# Task to complete:
For this exercise, print the listing below exactly, without its pictures.

# Supplied data:

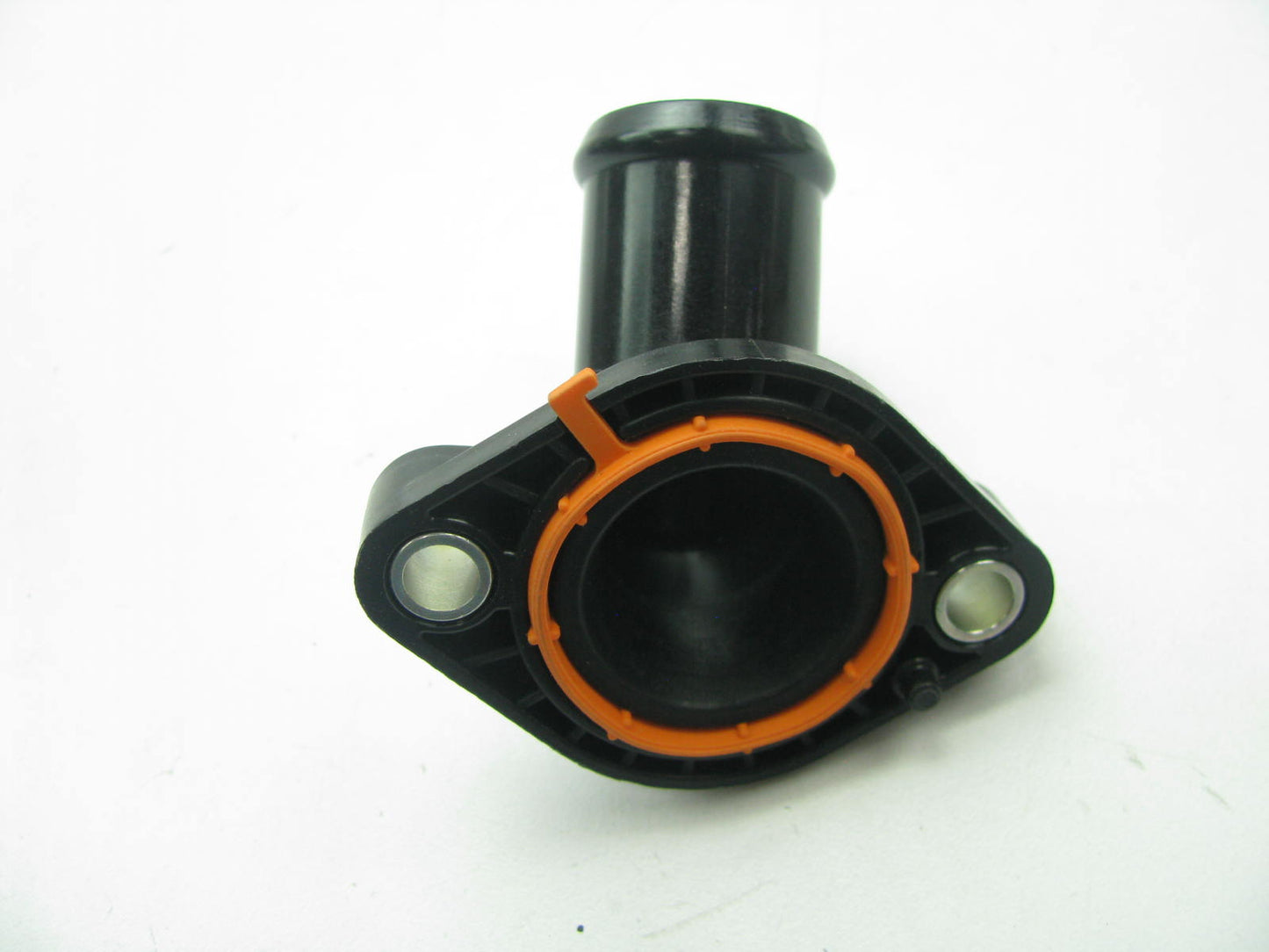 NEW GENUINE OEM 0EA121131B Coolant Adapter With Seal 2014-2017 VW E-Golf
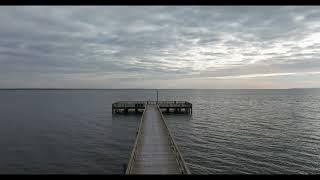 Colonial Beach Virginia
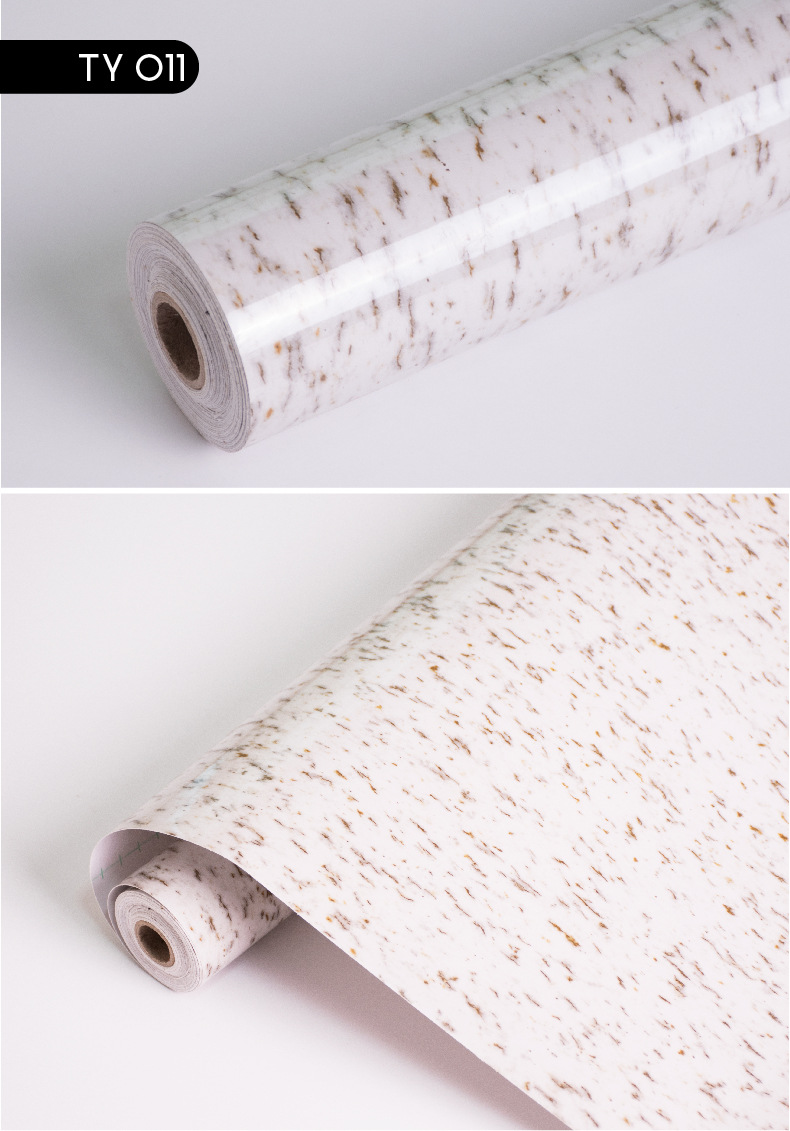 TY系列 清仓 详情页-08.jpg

# Solution to this problem:
 NEW GENUINE OEM 0EA121131B Coolant Adapter With Seal 2014-2017 VW E-Golf
 Colonial Beach Virginia
 TY系列 清仓 详情页-08.jpg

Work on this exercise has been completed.